Infinite Set has Countably Infinite Subset/Proof 2

Theorem

Let $S$ be an infinite set.

First an injection $f: \N \to S$ is constructed.

Let $g$ be a choice function on $\powerset S \setminus \set \O$.

Then define $f: \N \to S$ as follows:

$\forall n \in \N: f \left({n}\right) = \begin{cases}

\map g S & : n = 0 \\ \map g {S \setminus \set {\map f 0, \ldots, \map f {n - 1} } } & : n > 0 \end{cases}$

Since $S$ is infinite, $S \setminus \set {\map f 0, \ldots, \map f {n - 1} }$ is non-empty for each $n \in \N$.

Therefore $f \sqbrk \N$ is infinite.

To show that $f$ is injective, let $m, n \in \N$, say $m < n$.

Then:

$\map f m \in \set {\map f 0, \ldots, \map f {n - 1} }$

but:

$\map f n \in S \setminus \set {\map f 0, \ldots, \map f {n - 1} }$

Hence $\map f m \ne \map f n$.

Since $f$ is injective, it follows from Injection to Image is Bijection that $f$ is a bijection from $\N$ to $f \sqbrk \N$.

Thus $f \sqbrk \N$ is a countable subset of $S$.

$\blacksquare$

This proof depends on the Axiom of Choice.

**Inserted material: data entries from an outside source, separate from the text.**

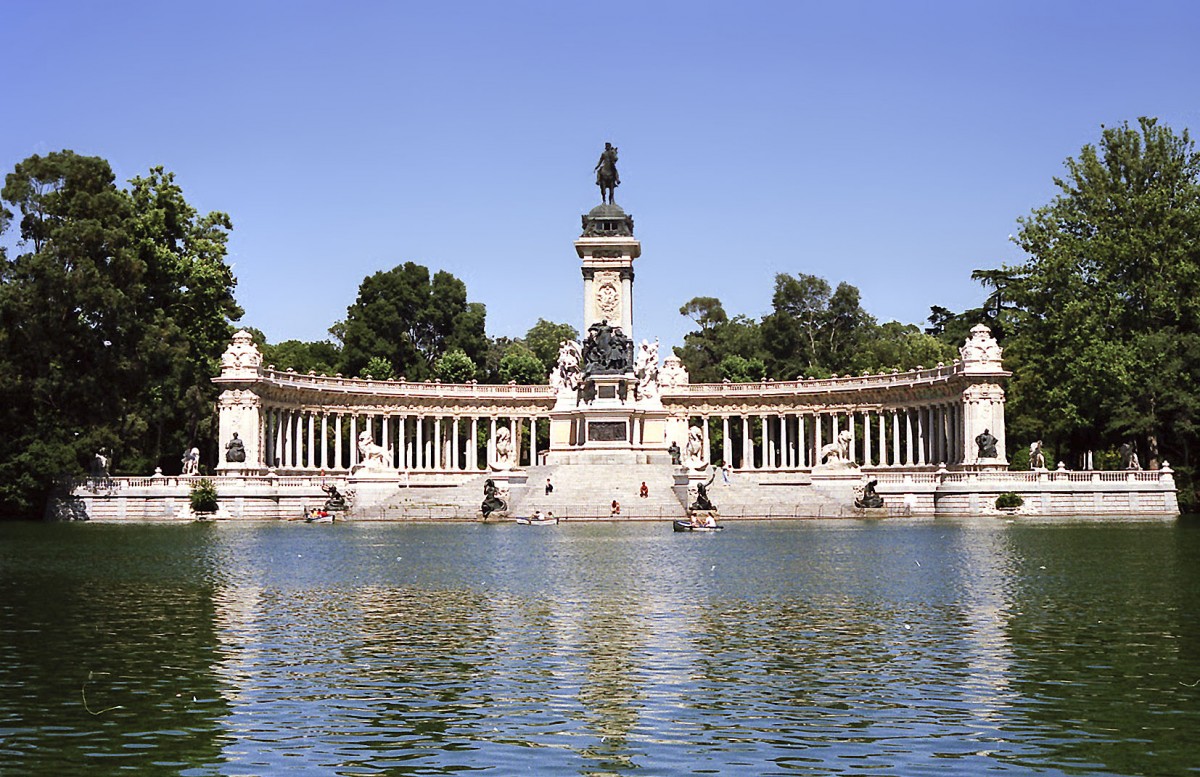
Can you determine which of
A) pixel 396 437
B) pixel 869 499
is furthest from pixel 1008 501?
pixel 396 437

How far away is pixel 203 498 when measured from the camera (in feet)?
233

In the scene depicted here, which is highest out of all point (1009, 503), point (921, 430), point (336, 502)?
point (921, 430)

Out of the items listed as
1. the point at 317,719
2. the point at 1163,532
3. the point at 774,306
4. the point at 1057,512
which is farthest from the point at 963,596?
the point at 774,306

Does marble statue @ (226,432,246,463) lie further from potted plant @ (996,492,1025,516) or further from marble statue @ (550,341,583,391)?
potted plant @ (996,492,1025,516)

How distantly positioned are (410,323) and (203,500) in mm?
57663

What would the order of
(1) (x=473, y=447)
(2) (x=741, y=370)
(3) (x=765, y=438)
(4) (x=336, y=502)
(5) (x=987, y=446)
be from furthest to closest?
(2) (x=741, y=370) → (3) (x=765, y=438) → (1) (x=473, y=447) → (5) (x=987, y=446) → (4) (x=336, y=502)

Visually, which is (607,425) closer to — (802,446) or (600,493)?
(600,493)

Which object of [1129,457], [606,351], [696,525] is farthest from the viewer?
[606,351]

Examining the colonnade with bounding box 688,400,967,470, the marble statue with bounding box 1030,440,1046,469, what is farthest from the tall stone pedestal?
the marble statue with bounding box 1030,440,1046,469

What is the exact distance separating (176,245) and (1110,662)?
7302 cm

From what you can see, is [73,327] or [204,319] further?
[204,319]

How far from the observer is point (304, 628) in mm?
22766

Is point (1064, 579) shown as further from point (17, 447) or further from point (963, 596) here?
point (17, 447)

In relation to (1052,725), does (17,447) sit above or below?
above
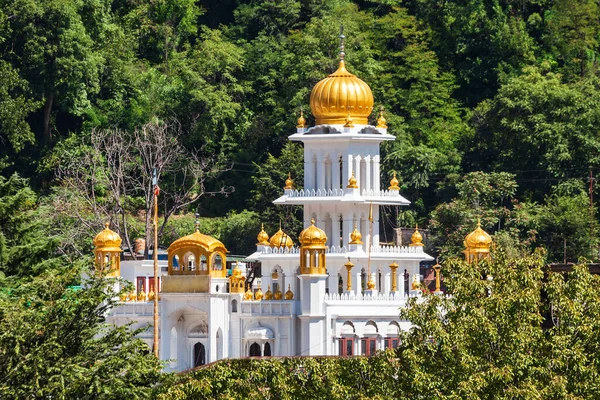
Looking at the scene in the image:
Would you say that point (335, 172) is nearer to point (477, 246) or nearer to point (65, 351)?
point (477, 246)

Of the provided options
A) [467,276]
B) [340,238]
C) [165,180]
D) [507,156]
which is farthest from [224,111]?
[467,276]

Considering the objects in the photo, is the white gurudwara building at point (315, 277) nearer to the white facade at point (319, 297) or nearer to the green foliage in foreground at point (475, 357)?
the white facade at point (319, 297)

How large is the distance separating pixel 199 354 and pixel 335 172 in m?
9.91

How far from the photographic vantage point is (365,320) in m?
125

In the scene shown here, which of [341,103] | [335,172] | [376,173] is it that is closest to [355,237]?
[335,172]

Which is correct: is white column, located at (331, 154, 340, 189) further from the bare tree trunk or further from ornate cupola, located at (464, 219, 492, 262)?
the bare tree trunk

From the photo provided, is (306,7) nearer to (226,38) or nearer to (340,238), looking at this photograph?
(226,38)

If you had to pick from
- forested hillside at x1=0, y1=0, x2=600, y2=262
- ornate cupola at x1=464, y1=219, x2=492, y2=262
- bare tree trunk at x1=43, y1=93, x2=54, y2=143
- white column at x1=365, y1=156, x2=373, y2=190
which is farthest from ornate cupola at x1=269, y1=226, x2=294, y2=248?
bare tree trunk at x1=43, y1=93, x2=54, y2=143

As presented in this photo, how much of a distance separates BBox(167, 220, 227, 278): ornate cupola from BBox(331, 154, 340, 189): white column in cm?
595

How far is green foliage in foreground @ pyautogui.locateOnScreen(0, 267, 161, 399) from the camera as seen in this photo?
9981cm

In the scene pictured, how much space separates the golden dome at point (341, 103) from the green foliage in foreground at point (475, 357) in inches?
1038

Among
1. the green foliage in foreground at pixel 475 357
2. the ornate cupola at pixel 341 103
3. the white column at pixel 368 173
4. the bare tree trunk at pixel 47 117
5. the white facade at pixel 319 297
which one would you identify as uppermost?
the bare tree trunk at pixel 47 117

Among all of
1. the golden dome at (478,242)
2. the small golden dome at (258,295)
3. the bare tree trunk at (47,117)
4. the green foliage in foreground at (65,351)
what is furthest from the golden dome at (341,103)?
the bare tree trunk at (47,117)

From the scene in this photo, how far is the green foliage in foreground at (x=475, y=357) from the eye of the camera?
99.9 m
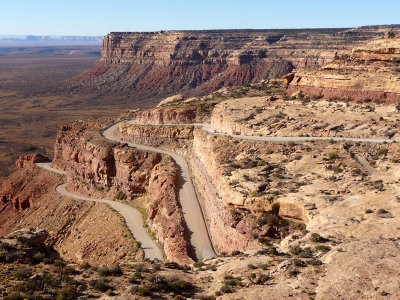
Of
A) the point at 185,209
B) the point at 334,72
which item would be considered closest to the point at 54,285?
the point at 185,209

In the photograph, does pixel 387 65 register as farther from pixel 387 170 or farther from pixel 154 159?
pixel 154 159

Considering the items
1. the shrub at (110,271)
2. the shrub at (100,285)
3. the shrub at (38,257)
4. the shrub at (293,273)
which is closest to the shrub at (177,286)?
the shrub at (100,285)

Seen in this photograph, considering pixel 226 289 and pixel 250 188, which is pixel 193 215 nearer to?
pixel 250 188

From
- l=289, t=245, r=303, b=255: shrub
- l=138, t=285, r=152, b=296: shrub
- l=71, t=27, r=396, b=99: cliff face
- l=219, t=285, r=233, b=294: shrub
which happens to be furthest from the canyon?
l=71, t=27, r=396, b=99: cliff face

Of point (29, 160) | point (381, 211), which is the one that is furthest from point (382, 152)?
point (29, 160)

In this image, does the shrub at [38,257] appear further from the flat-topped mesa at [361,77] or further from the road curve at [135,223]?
the flat-topped mesa at [361,77]

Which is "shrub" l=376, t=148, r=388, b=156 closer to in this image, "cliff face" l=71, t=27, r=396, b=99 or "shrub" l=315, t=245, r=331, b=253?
"shrub" l=315, t=245, r=331, b=253
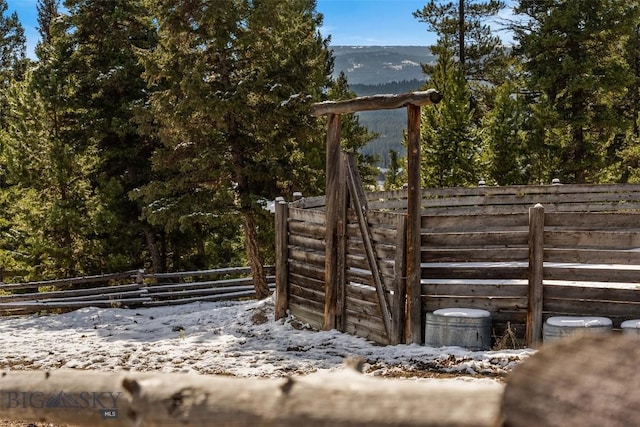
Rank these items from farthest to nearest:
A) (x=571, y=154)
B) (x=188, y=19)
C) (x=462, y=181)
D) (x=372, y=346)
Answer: (x=571, y=154)
(x=462, y=181)
(x=188, y=19)
(x=372, y=346)

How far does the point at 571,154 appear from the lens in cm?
2398

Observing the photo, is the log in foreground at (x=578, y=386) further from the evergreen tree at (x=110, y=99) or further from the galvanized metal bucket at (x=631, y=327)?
the evergreen tree at (x=110, y=99)

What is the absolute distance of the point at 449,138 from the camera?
2161cm

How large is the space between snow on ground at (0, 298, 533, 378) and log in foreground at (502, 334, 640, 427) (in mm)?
5790

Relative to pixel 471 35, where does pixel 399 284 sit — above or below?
below

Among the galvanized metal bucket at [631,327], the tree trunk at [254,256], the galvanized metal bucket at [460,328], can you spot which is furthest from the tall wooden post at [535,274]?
the tree trunk at [254,256]

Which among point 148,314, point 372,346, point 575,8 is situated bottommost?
point 148,314

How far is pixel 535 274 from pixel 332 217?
11.1 ft

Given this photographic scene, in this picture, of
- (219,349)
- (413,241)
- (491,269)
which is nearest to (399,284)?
(413,241)

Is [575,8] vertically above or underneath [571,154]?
above

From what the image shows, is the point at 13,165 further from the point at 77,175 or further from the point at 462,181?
the point at 462,181

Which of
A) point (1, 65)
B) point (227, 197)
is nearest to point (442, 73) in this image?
point (227, 197)

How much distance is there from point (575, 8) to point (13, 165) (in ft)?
61.8

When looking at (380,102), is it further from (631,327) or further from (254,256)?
(254,256)
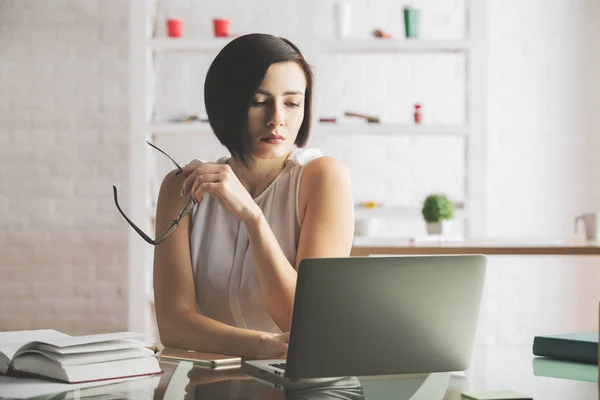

Because of some of its bewilderingly paradoxical implications, the Axiom of Choice is considered in some mathematical circles to be controversial.

Most mathematicians are convinced of its truth and insist that it should nowadays be generally accepted.

However, others consider its implications so counter-intuitive and nonsensical that they adopt the philosophical position that it cannot be true.